--- Extract to read ---

This coronary-inducing jam is not an unusual experience on the Long Island Expressway. It is no longer a rarity to find congestion that stretches dozens of miles across three counties. We accept the bumper-to-bumper slog as an everyday fact of urban life.

Ever-thickening traffic is just one way in which patterns of urban growth and change are transforming our lives. Good jobs, it seems, can only be found in unaffordable communities. Nice places to live are overrun by development and traffic congestion. Communities that are affordable come at the price of limited opportunity, inadequate schools, and nonexistent amenities. These may sound like old laments but in fact it is harder than ever to answer the question where should I live?

Consider why hundreds of thousands of people daily subject themselves to the time-wasting and nerve-jangling ritual of the Long Island Expressway. Most of the people on it would rather be somewhere else, naturally, even though most of them in this morning rush are headed to jobs–jobs that are often satisfying and well-paying. That jammed freeway is in many ways a symbol of success. Still, how many dream of a different way of life?

A lot of people do. Mutant Metropolis: Living in the Emerging American City is for them. It explains the new, little-understood waves of urban transformation that have upended our expectations, quietly–before our eyes–transforming the places we thought we knew into new, little-understood urban life forms–ones that pose increasingly difficult and unanticipated dilemmas. The story of urban America is too often that of people moving–to find opportunity–then moving again and again to find a better life. We exile ourselves from community after community, leaving behind places that are exhausted after a couple of investment cycles, and yet find opportunity and the good life always more difficult to reconcile.

Mutant Metropolis helps readers understand how manageable, small-town-style suburbs have become megasuburban urban realms that stretch, seemingly out of anyone’s control, over county and even state lines, absorbing farmlands and precious wild places in their path. It uncovers the forces that transform the most precious rural places into precisely the kinds of ordinary demi-suburbs many of its residents thought they had escaped. And it reveals why cities are gentrifying into glittering urban boutiques for the wealthiest, driving away their middle class, yet failing the aspirations of the legions of poor they house. The book shows how to come to terms with this fast-unfolding urban future and how to take it in hand. In short, it’s about how to make a place to live in the 21st century.

In more than 18 years as a full-time journalist covering architecture and urban growth, author James S. Russell has harvested stories, consulted dozens of experts, and pieced together trends from throughout the nation and the world. The book will help nonspecialist readers come to terms with an urbanity that has moved beyond conventional categories of urban, suburban and rural into a new reality that is only just beginning to be understood.

--- Dataset extract ---

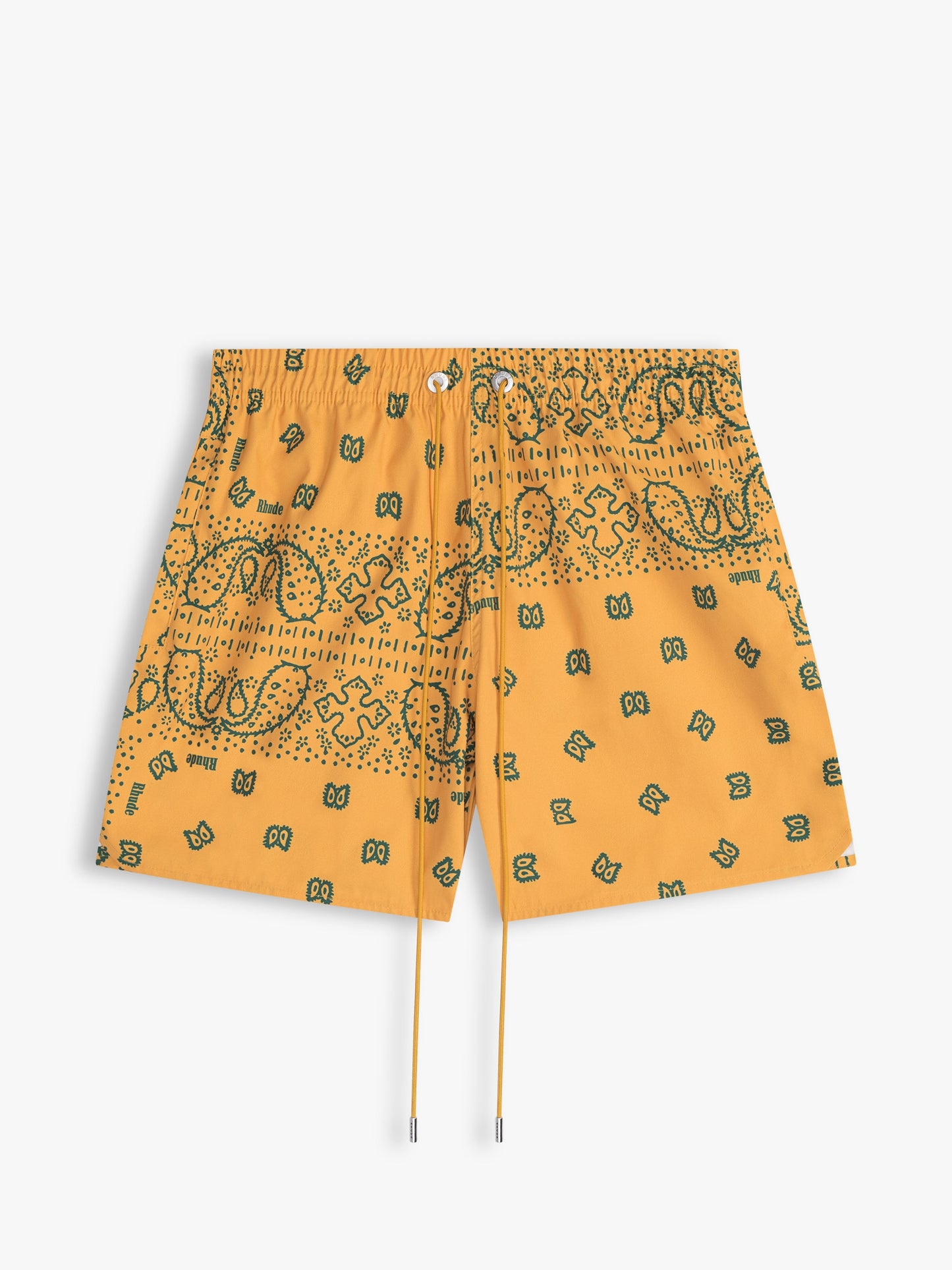 BANDANA PRINT SWIM TRUNKS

---

Questions on the material
- a) Please list the drawbacks that, according to the book description on urban growth, come with communities that are affordable.
- b) Answer these questions on facts stated in the book description on urban growth:
(i) Across how many counties can congestion on the Long Island Expressway now stretch?
(ii) As cities gentrify, which group do they drive away?
(iii) For how many years has the author worked as a full-time journalist covering architecture and urban growth?
- c) Write a continuation of the book description on urban growth, starting after its final sentence.

Answers by item number
- a)
- Limited opportunity
- Inadequate schools
- Nonexistent amenities

- b)
(i) Three counties.
(ii) Their middle class.
(iii) More than 18 years.

- c)
In traveling the nation and overseas, James S. Russell has made sense of what is–decoding the profound change that has overtaken urban places amid their apparent sameness. For example, he applies the term “cities” to places most people would regard as suburban or rural, simply because America has become almost wholly an urban nation with people living urban lives and sharing in the urban economy even if they live in apparently wild and untouched places. He’s also considered what could be–introducing a range of emerging ideas about how to think about places -- how to help old cities and new neighborhoods come to terms with a future that demands that we create “community” at a much larger and more intimidating scale than we are used to.

The tired conventional debates–about a vaguely defined “spawl” or an absolutist view of “property rights”–prevent too many genuinely new insights from reaching people bedeviled by communities that no longer act the way they are “supposed” to. With his journalist’s eye, Russell headlines the most compelling trends uncovered by scholars and policy analysts–ideas that too often fail to escape the universities and think tanks in which they have been incubated. And he puts these ideas in jargon-free, concrete terms illustrated by real examples that people concerned about the future can understand.

Though urban experts speak of economic flows and debate the consequences of government policies, Russell is especially attuned to cities as constructions of culture, creations of meaning and intention. People, by choosing to defend, nurture and create community in places they love, for example, have found that they can trump tired policy conventions and received economic wisdom. Because Russell is an architect, he is particularly expert in the growing role creativity and design play in economic growth and urban quality of life.

The book tells the stories of individuals who are forging change: A real-estate developer, who invents a way around the hidebound finance system that fails cities with untapped potential; an architect who, with cheerful flair, packages inexpensive housing for those at the bottom of the economic ladder; an activist who struggles to retain authentic values in a rural economy that’s fast going urban.

In 13 chapters, Mutant Metropolis explains why urban life presents choices so much starker than was true a generation or two ago. In Part I, it considers the cultural attitudes, the values, and the policies that shape the urban realms in which we live.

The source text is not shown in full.